Andrea Noble, Washington Times, March 21, 2016
The notoriously violent MS-13 street gang, known for slashing victims to death with knives and machetes, is reviving its brutal brand of violence to reassert its dominance in the Washington metropolitan area–with authorities linking at least eight homicides in Virginia and Maryland over the past year to the gang.
The recent uptick in violence can be traced to a failed gang truce in El Salvador and, in part, to a surge of unaccompanied Central American children who entered the United States last year to flee violence at home, according to gang analysts.
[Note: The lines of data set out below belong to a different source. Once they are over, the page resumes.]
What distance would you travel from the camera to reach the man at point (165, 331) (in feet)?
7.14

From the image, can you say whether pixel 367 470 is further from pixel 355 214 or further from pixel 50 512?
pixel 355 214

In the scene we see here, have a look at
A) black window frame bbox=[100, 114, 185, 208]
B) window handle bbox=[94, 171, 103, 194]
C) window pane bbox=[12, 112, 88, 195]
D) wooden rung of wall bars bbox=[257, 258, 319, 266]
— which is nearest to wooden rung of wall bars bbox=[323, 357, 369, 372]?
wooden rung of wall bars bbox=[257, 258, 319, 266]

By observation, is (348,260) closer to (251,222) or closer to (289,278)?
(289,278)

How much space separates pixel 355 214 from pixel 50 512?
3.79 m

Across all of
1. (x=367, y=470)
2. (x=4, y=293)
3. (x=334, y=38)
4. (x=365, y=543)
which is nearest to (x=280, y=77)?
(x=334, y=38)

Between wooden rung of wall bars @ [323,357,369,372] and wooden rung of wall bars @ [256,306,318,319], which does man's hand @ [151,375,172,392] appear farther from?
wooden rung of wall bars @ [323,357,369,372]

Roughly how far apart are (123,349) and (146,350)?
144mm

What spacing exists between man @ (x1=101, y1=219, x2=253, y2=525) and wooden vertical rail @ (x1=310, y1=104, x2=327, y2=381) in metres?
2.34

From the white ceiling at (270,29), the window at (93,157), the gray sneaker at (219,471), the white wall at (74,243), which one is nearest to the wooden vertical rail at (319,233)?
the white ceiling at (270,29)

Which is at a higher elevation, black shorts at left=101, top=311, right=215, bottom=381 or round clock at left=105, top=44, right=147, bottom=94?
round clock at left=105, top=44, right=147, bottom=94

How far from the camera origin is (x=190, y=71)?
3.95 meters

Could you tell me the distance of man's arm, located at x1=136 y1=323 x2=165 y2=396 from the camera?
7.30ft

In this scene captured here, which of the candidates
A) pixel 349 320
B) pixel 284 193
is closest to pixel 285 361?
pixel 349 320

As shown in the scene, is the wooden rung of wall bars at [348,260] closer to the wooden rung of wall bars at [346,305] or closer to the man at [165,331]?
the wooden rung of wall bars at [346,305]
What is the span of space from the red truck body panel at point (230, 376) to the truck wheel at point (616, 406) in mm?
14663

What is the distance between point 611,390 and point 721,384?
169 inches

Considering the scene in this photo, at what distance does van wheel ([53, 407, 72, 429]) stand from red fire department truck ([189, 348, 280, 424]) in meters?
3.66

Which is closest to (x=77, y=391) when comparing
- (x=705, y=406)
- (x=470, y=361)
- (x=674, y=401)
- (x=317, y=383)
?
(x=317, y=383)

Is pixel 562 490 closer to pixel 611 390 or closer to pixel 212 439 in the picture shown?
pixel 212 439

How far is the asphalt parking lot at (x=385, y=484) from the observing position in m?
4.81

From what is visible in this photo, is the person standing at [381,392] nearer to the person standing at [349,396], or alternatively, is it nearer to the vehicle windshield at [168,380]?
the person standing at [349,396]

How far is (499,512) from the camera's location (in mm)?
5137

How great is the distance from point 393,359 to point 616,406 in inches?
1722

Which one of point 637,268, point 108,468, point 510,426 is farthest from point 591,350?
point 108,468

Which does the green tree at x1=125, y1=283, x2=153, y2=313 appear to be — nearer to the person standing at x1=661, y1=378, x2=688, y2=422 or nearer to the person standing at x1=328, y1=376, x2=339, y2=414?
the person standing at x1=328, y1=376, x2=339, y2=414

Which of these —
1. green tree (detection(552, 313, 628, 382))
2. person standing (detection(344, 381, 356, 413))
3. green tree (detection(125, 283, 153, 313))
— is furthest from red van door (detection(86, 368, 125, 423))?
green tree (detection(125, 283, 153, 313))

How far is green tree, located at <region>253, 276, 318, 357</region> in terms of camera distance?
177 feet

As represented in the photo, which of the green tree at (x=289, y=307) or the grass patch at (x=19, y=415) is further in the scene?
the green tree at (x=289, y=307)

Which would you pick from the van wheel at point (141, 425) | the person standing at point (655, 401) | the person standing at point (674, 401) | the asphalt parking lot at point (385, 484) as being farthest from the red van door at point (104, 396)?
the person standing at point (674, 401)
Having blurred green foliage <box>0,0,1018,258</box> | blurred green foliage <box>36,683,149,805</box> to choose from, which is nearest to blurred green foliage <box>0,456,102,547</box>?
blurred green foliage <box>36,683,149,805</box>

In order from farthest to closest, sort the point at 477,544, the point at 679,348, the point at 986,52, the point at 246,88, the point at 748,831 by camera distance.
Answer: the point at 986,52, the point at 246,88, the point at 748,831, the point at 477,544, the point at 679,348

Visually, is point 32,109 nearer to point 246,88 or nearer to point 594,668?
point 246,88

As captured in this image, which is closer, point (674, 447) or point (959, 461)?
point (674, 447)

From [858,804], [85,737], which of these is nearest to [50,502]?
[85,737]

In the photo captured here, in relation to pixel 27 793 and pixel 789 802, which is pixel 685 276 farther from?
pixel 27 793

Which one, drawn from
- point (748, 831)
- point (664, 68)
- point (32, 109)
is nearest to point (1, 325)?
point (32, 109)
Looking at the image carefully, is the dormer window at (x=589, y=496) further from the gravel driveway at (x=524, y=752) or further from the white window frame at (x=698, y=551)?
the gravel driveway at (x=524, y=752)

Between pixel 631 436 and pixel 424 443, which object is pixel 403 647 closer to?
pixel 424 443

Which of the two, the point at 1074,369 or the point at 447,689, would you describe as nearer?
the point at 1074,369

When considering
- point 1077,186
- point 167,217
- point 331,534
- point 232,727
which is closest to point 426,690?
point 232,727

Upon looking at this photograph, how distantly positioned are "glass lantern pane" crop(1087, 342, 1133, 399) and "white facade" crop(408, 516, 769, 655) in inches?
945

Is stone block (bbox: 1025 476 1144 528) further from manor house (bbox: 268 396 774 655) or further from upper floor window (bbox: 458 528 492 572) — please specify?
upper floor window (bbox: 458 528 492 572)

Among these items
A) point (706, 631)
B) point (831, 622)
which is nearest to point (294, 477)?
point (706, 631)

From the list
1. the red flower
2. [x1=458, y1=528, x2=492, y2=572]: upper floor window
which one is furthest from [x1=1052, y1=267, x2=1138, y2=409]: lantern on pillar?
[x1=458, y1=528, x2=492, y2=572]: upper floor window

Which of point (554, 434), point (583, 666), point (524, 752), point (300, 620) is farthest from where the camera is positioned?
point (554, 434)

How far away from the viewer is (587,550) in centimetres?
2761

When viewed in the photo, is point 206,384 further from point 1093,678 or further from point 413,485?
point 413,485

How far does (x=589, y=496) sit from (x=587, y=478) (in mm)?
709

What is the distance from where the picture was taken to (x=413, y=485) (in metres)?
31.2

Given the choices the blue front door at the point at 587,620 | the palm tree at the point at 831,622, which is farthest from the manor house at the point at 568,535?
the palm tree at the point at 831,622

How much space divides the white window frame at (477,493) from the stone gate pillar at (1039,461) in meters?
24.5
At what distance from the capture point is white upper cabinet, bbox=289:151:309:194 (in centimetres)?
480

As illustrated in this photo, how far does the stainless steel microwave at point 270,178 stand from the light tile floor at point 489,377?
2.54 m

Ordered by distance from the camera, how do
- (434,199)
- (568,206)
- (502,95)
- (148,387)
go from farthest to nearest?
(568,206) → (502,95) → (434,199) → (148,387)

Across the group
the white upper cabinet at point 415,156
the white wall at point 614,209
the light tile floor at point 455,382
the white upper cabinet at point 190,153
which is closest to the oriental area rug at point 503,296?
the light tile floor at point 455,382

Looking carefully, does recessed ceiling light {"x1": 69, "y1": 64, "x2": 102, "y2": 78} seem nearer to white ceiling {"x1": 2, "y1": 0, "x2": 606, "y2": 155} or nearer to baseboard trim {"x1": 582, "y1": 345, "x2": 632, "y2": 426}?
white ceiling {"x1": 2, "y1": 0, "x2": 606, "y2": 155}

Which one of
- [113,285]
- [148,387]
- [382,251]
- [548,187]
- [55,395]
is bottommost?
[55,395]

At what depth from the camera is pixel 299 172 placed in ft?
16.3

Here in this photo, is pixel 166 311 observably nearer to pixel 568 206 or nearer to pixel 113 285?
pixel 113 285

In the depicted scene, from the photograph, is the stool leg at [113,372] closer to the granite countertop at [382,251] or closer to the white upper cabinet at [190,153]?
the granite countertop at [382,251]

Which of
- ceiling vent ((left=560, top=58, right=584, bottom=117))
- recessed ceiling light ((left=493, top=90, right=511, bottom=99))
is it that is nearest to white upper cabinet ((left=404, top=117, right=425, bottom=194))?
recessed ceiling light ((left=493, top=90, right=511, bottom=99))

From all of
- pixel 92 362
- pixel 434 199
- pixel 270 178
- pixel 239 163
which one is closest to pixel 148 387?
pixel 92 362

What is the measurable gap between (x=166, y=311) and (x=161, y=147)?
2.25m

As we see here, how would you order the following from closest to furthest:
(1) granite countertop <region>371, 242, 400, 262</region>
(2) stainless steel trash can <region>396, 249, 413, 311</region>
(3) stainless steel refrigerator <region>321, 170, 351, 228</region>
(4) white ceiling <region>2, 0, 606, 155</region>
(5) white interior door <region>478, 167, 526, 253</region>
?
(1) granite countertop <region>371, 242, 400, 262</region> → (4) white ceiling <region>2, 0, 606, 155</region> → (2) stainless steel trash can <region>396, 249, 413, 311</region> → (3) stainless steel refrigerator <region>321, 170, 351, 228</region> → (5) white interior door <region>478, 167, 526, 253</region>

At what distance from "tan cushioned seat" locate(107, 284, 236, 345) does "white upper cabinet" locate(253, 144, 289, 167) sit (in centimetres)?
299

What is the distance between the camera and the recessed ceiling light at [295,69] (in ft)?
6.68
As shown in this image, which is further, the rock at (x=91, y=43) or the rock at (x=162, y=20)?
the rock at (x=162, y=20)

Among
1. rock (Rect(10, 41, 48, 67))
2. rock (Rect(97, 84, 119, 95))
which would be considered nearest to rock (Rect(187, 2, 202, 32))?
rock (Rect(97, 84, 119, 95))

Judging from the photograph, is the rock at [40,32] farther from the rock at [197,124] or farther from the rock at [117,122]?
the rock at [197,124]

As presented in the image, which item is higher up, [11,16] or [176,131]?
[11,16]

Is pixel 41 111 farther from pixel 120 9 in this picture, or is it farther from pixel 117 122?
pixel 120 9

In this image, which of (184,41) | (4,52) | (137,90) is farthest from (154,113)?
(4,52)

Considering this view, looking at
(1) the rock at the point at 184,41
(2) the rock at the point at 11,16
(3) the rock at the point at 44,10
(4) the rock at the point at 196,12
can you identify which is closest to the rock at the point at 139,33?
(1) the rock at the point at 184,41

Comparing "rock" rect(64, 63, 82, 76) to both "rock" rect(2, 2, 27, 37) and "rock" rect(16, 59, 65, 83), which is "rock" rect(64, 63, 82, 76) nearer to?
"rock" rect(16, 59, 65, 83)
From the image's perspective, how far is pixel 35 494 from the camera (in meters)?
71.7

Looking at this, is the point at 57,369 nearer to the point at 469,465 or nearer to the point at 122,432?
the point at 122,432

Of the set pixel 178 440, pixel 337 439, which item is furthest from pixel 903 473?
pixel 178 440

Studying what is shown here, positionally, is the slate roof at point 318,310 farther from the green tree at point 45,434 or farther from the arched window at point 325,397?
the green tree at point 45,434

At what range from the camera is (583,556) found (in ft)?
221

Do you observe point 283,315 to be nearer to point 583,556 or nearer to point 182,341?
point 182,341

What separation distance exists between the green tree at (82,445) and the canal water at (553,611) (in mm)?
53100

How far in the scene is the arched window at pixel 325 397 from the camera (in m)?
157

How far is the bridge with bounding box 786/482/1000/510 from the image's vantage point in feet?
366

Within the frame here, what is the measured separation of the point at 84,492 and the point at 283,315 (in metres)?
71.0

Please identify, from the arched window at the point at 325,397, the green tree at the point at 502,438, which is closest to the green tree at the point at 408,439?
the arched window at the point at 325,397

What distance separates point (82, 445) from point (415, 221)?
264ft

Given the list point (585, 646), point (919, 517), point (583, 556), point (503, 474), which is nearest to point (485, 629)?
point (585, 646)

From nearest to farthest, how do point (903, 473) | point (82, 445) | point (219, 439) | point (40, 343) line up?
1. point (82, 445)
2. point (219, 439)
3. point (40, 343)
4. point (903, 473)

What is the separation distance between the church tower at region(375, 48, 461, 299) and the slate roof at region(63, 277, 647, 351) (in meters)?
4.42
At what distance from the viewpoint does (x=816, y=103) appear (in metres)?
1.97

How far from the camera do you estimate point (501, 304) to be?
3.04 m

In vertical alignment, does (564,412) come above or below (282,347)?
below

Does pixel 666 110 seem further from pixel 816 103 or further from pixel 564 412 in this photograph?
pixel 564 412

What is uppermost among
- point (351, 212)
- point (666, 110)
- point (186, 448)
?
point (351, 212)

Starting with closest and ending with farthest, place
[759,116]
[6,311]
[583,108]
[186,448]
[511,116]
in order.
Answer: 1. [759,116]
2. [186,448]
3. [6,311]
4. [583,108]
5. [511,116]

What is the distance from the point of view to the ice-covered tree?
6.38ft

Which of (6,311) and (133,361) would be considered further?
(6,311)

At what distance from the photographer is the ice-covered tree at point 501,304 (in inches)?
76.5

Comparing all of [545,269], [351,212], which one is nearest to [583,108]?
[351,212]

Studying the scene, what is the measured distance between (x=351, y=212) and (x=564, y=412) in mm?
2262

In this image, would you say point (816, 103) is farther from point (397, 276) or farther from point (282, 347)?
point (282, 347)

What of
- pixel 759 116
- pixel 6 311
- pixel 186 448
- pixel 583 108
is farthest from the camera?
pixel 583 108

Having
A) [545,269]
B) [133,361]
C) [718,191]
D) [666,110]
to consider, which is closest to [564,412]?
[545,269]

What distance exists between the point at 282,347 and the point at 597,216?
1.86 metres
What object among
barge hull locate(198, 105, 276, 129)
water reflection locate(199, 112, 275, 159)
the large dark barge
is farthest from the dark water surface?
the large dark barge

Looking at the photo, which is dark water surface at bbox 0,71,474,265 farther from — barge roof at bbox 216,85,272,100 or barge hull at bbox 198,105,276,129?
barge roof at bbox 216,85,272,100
There is concern over the degree to which MS-13, also known as Mara Salvatrucha, has exploited an immigration policy that over the past two years has allowed waves of migrant children to enter the United States.
In one of the eight recent killings with MS-13 ties, three young men were charged in connection with the fatal shooting of a 17-year-old in Loudoun County, Virginia. They were identified as having entered the United States illegally in 2013 as unaccompanied children who later skipped immigration hearings.
Renewed concern about the gang comes as one of the largest trials of MS-13 members in Northern Virginia begins this week, with 13 men facing charges related to three gruesome killings and an attempted murder of people who either left the gang, stood up to its members or were suspected of providing information about the gang’s activities to law enforcement.
“What we are beginning to see is an attempt to re-establish themselves as the preeminent gang in the Maryland area,” [Montgomery County State’s Attorney John] McCarthy said. “They are actively trying to build their numbers again. That is based on direction they are receiving from outside the U.S.”
In January, the indictment of 56 MS-13 members in Boston revealed a renewed focus on snuffing out rival gangs.
The federal indictment states that East Coast MS-13 leaders held a regional summit in December in Richmond, Virginia, where they “told the leaders that their cliques needed to be more active in killing rival gang members.”
Crime scene photos from the three homicides that are expected to be used at trial include images of “severed body parts and partially decomposed corpses,” according to one court filing made by the attorney for defendant Pedro Anthony Romero Cruz, whom prosecutors describe as the leader of the Park View Locos Salvatruchas gang.